By the Grace of God, I Walked the Way of Believing in God
Since childhood I was in poor health, so I was cosseted in my family. My sister was 3 years younger than me but I never cared for her and I always fought with her to get the better no matter what nice food or clothes there were. After I got married, I often had severe quarrels with my husband over trifles until I was red in the face. If I couldn’t have an advantage, I would not talk with him for several days, nor would my husband talk to me. We two kept a stalemate in this way. In such family circumstances, I felt quite upset. I myself tried to solve these problems, but I never succeeded.

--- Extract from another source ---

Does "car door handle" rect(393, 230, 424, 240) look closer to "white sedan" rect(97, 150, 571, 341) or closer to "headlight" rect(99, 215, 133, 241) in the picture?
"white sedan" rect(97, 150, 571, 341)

Later, I accepted God’s work in the last days. From God’s word, I came to understand that God comes to work in the flesh so that He can change our corrupt disposition and purify us from our corruption in order that we can live out the likeness of a real man and in the blessing of God. I felt that there was hope in the latter half of my life. I made up my mind secretly that I would follow God properly. As long as I could have my corrupt disposition changed, I would have a harmonious family. Afterward, I read God’s words every day and did as God told me to. When I had different ideas with my husband at home, I consciously gave up my ideas and followed him. Some time later, the quarrels between my husband and me got fewer, and I thought I had some changes. Just when I was self-contented, God went on arranging circumstances to change me.
God’s Word Resolved the Tensions Between the In-laws and Me
In 2015, my son made a girlfriend. After they went out together for a period of time, there was a meeting between the girl’s parents and us. At dinner, when talking about their marriage, the girl’s mother demanded that the house I was then living in be used as the children’s wedding house. Her reason was that it was near her daughter’s company and it would be convenient for her to go to work. She asked me to live in the house tens of miles away, which made me quite upset. I wouldn’t like to move out at all because the flat I was then living in was on the lower floor, which made it convenient for me to go in and out. On the other hand, it was near both my parents’ and my parents-in-law’s home, so it was convenient for me to take care of them. For the sake of my own benefit, I began to flaunt the other house. I said that, though the flat was a little farther, each piece of furniture was new and it was designed and furnished according to the style of young men, and therefore it was the best for them to live in. Unexpectedly, my husband promised to empty our flat and refurnish it so that it could be used as my son’s wedding house. Having no choice, I had to acquiesce.
However, when I got home, I began to quarrel with my husband, venting all my dissatisfaction with my in-law on him. I complained that he was a yes-man and didn’t care for ourselves. Moreover, I complained that my in-law was too much and too strong-willed. Owing to that, I didn’t talk to my husband for several days. As soon as I thought that I had no control over my own house, but my in-law had the final say, which damaged my face, I felt rather wronged and anguished. Without any help, I prayed to God, “Oh, God! This matter makes me quite upset. I had thought to give the flat farther from my house to my son for his marriage, but out of my expectation, my in-law is so arrogant. It is we who bought the house, why is it up to her? I am unable to accept it at all. But if I contend with her, I will not be like a believer in God. If not, I’m not willing to give it up. What’s more, my husband doesn’t take my side. It brings me more pain. What should I do? I beg You to help me and enlighten me, to let me understand Your intentions and find a path of practice.”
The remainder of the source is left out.